Dissolution of Pure Cholesterol Gallstones.
Adults: 200-250 mg of ursodeoxycholic acid is orally administered three times a day.
Dosage may be adjusted depending on the patient's age or symptoms. Or as prescribed by the physician.
Diarrhoea may occur. In general, other symptoms of overdose are unlikely because the absorption of Ursodeoxycholic Acid decreases with increasing dose and therefore more is excreted with the faeces. No specific counter-measures are necessary and the consequences of diarrhoea should be treated symptomatically with restoration of fluid and electrolyte balance. However, ion-exchange resins may be useful to bind bile acids in the intestine. Liver function tests monitoring is recommended.
Patients with complete atresia of bile duct.
Patients with severe liver diseases.
Patients with radio-opaque calcified gallstones.
Patients with non-functioning gall bladder.
Patients with acute cholecystitis.
Patients with severe pancreatic diseases.
Patients with peptic ulcer.
Patients who have gallstones in bile duct.
Serum hepatic enzyme level should be monitored periodically during therapy. Although severe adverse reaction following overdosage is not likely to happen, hepatic function test should be performed if necessary.
Use in Children: Cholesterol-rich gallstones are rare in children but when they occur, dosage should be related to bodyweight.
Use in Elderly: There is no evidence to suggest that any alteration in the adult dose is needed but the relevant precautions should be taken into account.
Teratogenicity has been reported in animal experiments. Therefore, the drug should not be used in patients who are or may become pregnant.
Occasionally diarrhea, nausea, vomiting, and rarely abdominal pain, constipation, heartburn, and gastric discomfort may occur.
Occasionally pruritus, and rarely eruption may occur.
Rarely malaise, dizziness, calcified gall bladder, and increased GOT, GPT, and γ-GTP level may occur.

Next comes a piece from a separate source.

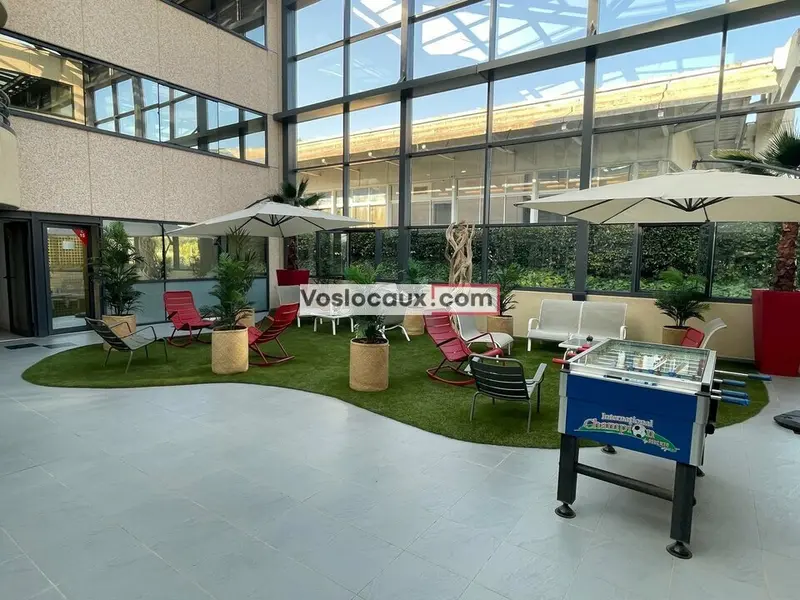 A louer Bureaux 1215m² Valbonne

Caution should be exercised when concomitantly using oral antidiabetic drugs such as tolbutamide, since ursodeoxycholic acid may potentiate the action of oral antidiabetic drugs.
In vitro study has shown that cholestyramine, colestipol, charcoal, and certain antacids containing aluminum hydroxide decrease the absorption of the drug.

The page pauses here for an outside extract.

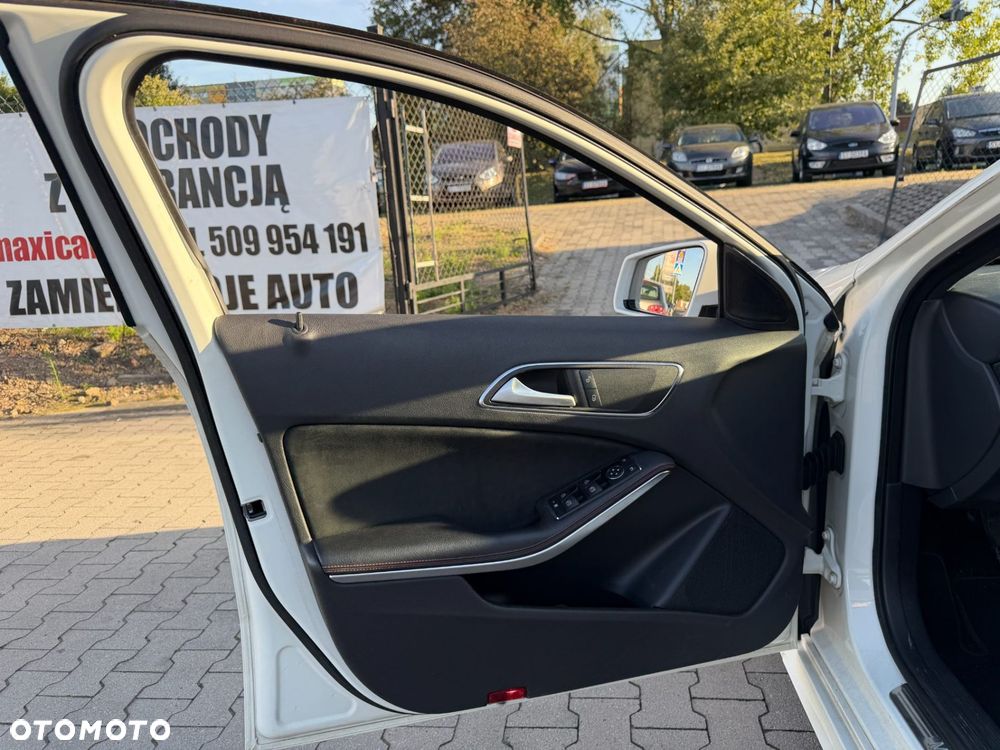 Mercedes-Benz Klasa A 180 AMG Line - 23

Drugs known to increase cholesterol elimination in bile, such as estrogen-containing oral contraceptives, and certain blood cholesterol lowering agents, such as clofibrate, should not be prescribed concomitantly.
Store at temperatures not exceeding 30°C.
A05AA02 - ursodeoxycholic acid ; Belongs to the class of bile acids. Used in bile therapy.
Tab 200 mg (white, round tablet, scored on one side engraved with "U" and "T", "200" on the other side) x 100's.